— Begin —
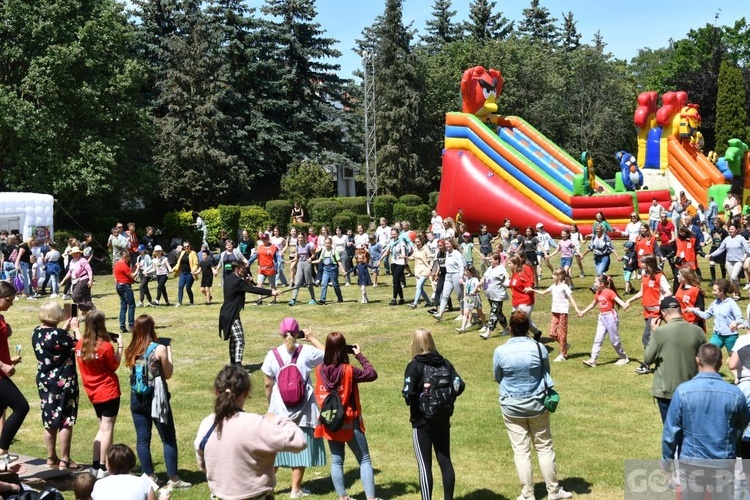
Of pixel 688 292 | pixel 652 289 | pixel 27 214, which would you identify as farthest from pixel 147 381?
pixel 27 214

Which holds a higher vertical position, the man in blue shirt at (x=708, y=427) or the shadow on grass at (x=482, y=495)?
the man in blue shirt at (x=708, y=427)

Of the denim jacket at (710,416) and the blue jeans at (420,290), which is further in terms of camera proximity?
the blue jeans at (420,290)

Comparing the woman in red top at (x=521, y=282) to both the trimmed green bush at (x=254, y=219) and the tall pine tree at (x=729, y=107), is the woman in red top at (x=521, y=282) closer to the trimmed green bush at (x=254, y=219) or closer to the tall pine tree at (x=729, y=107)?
the trimmed green bush at (x=254, y=219)

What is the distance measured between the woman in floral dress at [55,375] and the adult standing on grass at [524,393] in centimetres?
381

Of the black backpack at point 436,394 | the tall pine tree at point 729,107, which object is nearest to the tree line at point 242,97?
the tall pine tree at point 729,107

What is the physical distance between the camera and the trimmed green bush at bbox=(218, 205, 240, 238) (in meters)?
34.2

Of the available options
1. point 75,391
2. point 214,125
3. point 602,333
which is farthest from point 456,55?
point 75,391

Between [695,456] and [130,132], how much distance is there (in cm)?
2889

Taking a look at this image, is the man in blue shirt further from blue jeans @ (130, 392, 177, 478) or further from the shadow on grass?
blue jeans @ (130, 392, 177, 478)

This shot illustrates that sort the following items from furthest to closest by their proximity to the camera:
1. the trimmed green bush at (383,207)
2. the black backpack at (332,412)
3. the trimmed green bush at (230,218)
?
the trimmed green bush at (383,207), the trimmed green bush at (230,218), the black backpack at (332,412)

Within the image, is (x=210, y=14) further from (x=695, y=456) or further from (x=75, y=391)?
(x=695, y=456)

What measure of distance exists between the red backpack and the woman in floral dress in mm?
1986

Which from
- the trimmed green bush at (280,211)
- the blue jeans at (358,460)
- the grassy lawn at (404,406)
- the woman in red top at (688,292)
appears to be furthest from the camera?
the trimmed green bush at (280,211)

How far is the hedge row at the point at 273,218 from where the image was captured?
34.3 meters
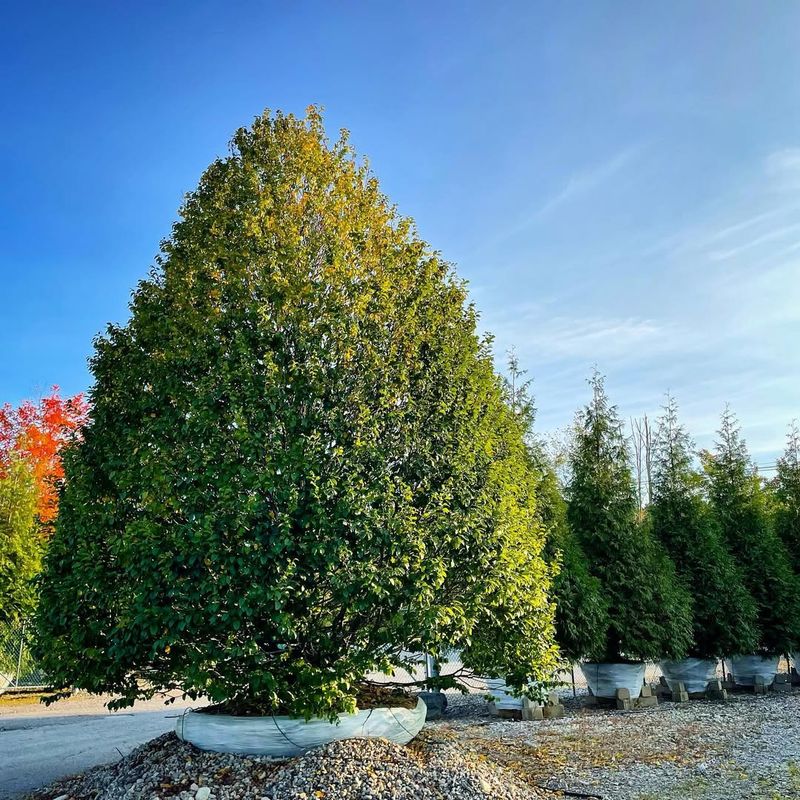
— End —
◆ Requirement ◆
Pull out each line of the records above that contains the string "jeans" and copy it in full. Case counts, so a line qualifies only if the capitalization matches.

◆ Answer to this problem ◆
Of the denim jacket at (710,416) and the blue jeans at (420,290), which is further in terms of camera proximity?
the blue jeans at (420,290)
Taking a look at this image, is the man in blue shirt further from blue jeans @ (130, 392, 177, 478) or further from the shadow on grass?
blue jeans @ (130, 392, 177, 478)
- the blue jeans at (358,460)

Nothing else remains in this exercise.